What you should do:
Every line below that holds the string "with" should be copied out.

The input:
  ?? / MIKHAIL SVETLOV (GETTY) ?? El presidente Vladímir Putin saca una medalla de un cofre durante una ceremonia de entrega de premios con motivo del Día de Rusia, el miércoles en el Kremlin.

--

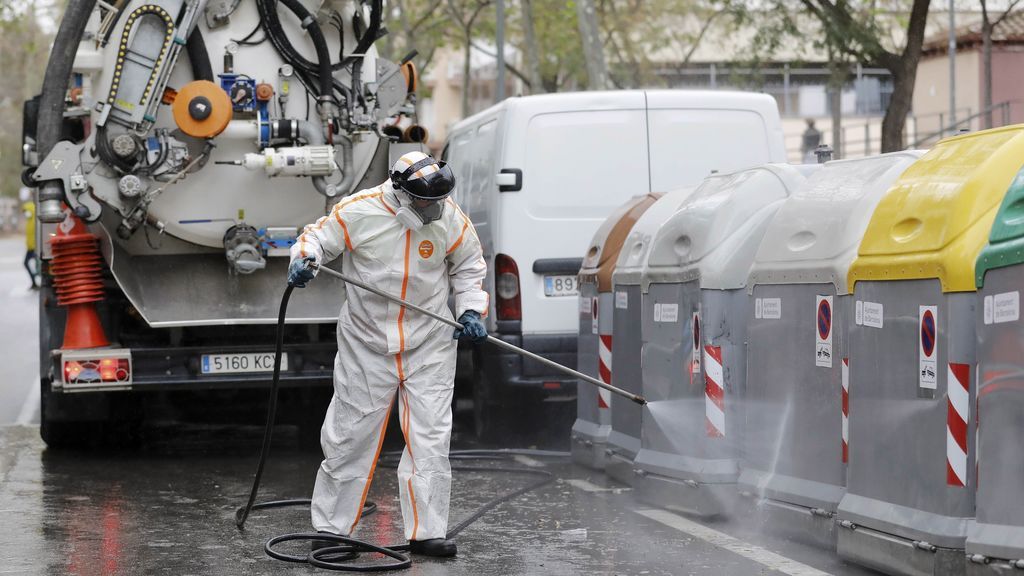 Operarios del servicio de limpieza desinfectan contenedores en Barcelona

* * *

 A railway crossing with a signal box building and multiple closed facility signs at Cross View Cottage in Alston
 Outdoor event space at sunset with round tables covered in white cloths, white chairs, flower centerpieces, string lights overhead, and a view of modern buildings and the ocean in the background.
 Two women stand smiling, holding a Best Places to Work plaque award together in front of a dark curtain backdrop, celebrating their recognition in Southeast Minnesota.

Response below:
 A railway crossing with a signal box building and multiple closed facility signs at Cross View Cottage in Alston
 Outdoor event space at sunset with round tables covered in white cloths, white chairs, flower centerpieces, string lights overhead, and a view of modern buildings and the ocean in the background.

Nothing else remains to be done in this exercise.